57  

– У меня нет настроения ни с кем знакомиться, – отверг Рубинштейн предложение графа. – И кроме того, я здесь совершенно по другому делу.

Лукашевский не стал настаивать. Он заметил, что Николай может на него рассчитывать, и отошел. По правде говоря, сейчас графа значительно больше волновали его собственные дела.

Если кольцо, отобранное у Валевского, вовсе не из императорской парюры, значит, поляк сказал правду и он не имел никакого отношения к ее исчезновению. И это не устраивало Лукашевского – не устраивало на уровне некоего инстинкта, потому что люди, говорившие правду, вызывали у него куда большее неприятие, чем те, кто лгал и изворачивался на каждом шагу. Ложь была Антонину близка и понятна, правда же не вызывала ничего, кроме брезгливого сожаления. И, вспомнив, в какой незавидной ситуации оказался Валевский, граф решил, что тот просто frajer, простак, олух и его репутация ловкого мошенника совершенно незаслуженна. Последняя мысль настолько приглянулась графу, что он даже выпил большой бокал шампанского, хотя обычно предпочитал воздерживаться от спиртного.

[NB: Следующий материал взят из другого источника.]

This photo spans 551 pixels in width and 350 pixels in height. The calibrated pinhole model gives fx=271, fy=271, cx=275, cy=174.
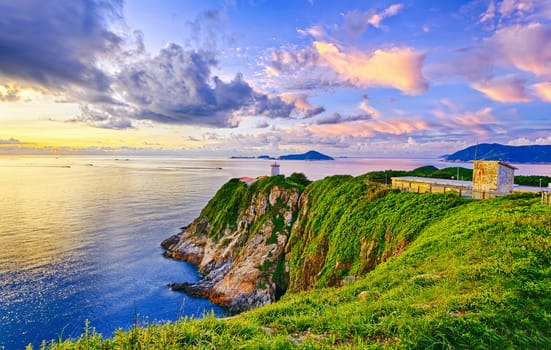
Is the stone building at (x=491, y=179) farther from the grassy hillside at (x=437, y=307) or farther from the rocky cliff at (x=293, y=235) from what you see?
the grassy hillside at (x=437, y=307)

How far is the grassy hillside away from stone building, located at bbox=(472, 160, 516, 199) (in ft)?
13.7

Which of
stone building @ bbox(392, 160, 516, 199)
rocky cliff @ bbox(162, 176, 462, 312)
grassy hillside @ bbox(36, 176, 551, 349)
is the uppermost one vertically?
stone building @ bbox(392, 160, 516, 199)

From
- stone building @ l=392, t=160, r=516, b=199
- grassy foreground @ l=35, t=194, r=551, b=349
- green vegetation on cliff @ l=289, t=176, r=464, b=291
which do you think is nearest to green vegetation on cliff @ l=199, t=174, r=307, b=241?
green vegetation on cliff @ l=289, t=176, r=464, b=291

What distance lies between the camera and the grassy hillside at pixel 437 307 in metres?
5.77

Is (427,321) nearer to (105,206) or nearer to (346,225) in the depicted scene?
(346,225)

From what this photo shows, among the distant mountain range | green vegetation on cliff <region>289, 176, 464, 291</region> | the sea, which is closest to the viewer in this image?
green vegetation on cliff <region>289, 176, 464, 291</region>

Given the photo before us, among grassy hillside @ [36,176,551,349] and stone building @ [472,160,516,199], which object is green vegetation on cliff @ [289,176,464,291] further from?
stone building @ [472,160,516,199]

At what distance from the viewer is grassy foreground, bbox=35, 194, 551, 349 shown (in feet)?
18.8

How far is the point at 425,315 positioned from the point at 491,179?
65.0 feet

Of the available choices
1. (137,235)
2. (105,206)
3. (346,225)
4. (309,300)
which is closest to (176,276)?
(137,235)

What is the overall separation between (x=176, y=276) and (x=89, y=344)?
→ 39797 millimetres

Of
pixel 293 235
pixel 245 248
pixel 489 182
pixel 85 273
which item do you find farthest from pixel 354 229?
pixel 85 273

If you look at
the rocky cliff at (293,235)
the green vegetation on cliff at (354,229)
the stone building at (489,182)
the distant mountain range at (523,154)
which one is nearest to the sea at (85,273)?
the rocky cliff at (293,235)

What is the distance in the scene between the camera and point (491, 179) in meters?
21.1
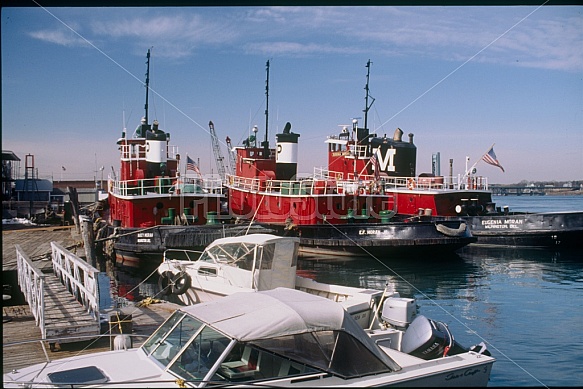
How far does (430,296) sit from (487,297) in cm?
180

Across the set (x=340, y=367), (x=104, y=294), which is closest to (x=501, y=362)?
(x=340, y=367)

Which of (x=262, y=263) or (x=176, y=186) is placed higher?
(x=176, y=186)

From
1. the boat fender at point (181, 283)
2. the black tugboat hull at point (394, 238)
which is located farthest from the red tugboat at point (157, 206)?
the boat fender at point (181, 283)

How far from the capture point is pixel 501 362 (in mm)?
10609

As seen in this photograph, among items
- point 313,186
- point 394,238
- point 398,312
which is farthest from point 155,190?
point 398,312

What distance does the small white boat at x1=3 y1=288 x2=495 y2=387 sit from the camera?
19.5ft

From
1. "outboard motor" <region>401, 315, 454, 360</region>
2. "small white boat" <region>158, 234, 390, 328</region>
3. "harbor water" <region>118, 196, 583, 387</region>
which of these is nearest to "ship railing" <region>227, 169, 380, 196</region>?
"harbor water" <region>118, 196, 583, 387</region>

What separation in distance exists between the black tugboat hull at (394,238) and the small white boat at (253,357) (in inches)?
659

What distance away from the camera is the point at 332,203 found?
88.8 ft

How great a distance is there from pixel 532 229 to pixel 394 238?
8.87 m

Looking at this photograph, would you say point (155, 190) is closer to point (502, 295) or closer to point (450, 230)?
point (450, 230)

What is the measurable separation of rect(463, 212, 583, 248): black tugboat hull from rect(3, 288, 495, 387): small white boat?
22.7 metres

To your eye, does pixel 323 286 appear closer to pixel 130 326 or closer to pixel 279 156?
pixel 130 326

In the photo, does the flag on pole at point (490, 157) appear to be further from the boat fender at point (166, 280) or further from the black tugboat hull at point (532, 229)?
the boat fender at point (166, 280)
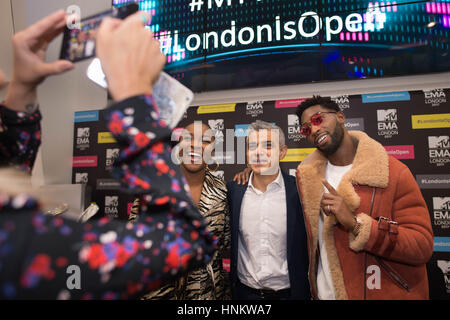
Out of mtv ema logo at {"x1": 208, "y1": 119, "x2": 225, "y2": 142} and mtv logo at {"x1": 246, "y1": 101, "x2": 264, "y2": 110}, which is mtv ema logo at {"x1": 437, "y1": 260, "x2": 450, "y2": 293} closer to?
mtv logo at {"x1": 246, "y1": 101, "x2": 264, "y2": 110}

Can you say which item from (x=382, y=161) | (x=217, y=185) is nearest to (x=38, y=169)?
(x=217, y=185)

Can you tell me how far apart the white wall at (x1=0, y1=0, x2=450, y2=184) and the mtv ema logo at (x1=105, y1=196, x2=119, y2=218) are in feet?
2.58

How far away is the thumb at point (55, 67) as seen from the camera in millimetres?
546

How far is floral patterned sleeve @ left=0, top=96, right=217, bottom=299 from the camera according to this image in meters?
0.36

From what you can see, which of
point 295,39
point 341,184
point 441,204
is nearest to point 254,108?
point 295,39

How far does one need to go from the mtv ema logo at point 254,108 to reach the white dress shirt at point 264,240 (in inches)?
59.9

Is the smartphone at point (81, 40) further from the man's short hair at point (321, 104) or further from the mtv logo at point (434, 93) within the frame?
the mtv logo at point (434, 93)

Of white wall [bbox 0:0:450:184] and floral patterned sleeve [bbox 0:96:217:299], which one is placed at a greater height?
white wall [bbox 0:0:450:184]

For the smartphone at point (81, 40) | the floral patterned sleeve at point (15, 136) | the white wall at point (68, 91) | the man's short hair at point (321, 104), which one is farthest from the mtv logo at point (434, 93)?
the floral patterned sleeve at point (15, 136)

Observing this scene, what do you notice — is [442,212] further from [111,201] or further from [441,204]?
[111,201]

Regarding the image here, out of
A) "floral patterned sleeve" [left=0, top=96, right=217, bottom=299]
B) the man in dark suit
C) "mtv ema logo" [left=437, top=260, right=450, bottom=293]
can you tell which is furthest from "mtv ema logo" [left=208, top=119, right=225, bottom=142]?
"floral patterned sleeve" [left=0, top=96, right=217, bottom=299]

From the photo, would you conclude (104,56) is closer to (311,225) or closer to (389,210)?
(311,225)

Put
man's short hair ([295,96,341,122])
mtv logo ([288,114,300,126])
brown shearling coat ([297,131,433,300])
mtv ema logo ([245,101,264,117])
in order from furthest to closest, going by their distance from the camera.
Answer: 1. mtv ema logo ([245,101,264,117])
2. mtv logo ([288,114,300,126])
3. man's short hair ([295,96,341,122])
4. brown shearling coat ([297,131,433,300])
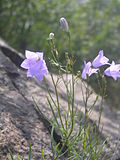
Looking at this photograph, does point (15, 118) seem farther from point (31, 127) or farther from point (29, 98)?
point (29, 98)

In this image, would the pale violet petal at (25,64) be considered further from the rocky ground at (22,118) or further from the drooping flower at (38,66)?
the rocky ground at (22,118)

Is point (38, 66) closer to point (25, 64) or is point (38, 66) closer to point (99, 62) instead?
point (25, 64)

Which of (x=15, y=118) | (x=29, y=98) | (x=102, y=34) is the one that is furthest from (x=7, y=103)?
(x=102, y=34)

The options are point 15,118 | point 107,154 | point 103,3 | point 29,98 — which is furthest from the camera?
point 103,3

Что же касается Николая Рубинштейна, то он счастливо уклонился от знакомства с одной из восьми дочерей де Ланжере, на вопрос какого-то дряхлого генерала в старомодном мундире ответил, что не имел чести служить в армии, и, искусно маневрируя между гостями, выскользнул из зала, сбежал по ступенькам и оказался в саду, примыкавшем к губернаторскому особняку. Вероятно, по чистому совпадению несколько минут назад в том же направлении удалилась и горничная баронессы Корф.

Она стояла под деревом и, нисколько не обинуясь, обмахивалась хозяйским веером. Теплый ветер с моря веял в лицо, и где-то в траве трещал сверчок. На секунду он умолк, словно собираясь с силами, и заскрипел снова.

Мягкими, неслышными шагами Николай Рубинштейн подошел к горничной и стал позади нее, заложив руки за спину. Дашенька бросила на него взгляд через плечо и отвернулась.

– Ну-с, Амалия Константиновна, – спокойно спросил он, – и что же означает сей маскарад?

Глава 16

Неромантическое объяснение при луне. – Женщина в маске. – О том, как бесславно закончилось пребывание Валевского в славном городе О.

– Что вы имеете в виду, сударь? – спросила его собеседница.

– Вам и самой это отлично известно, – проговорил Рубинштейн. Несмотря на то, что молодой человек силился казаться бесстрастным, было все же заметно, что он волнуется. – Ваша горничная Даша изображает вас, а вы изображаете горничную, да так удачно, что никто из тех, кто видит вас впервые, ничего не заподозрил. Но ведь я же знаю вас, Амалия! И вообще, нелепо приезжать в такой людный город, как О., и думать, что в нем не найдется хоть одного человека, который бы не знал вас в лицо.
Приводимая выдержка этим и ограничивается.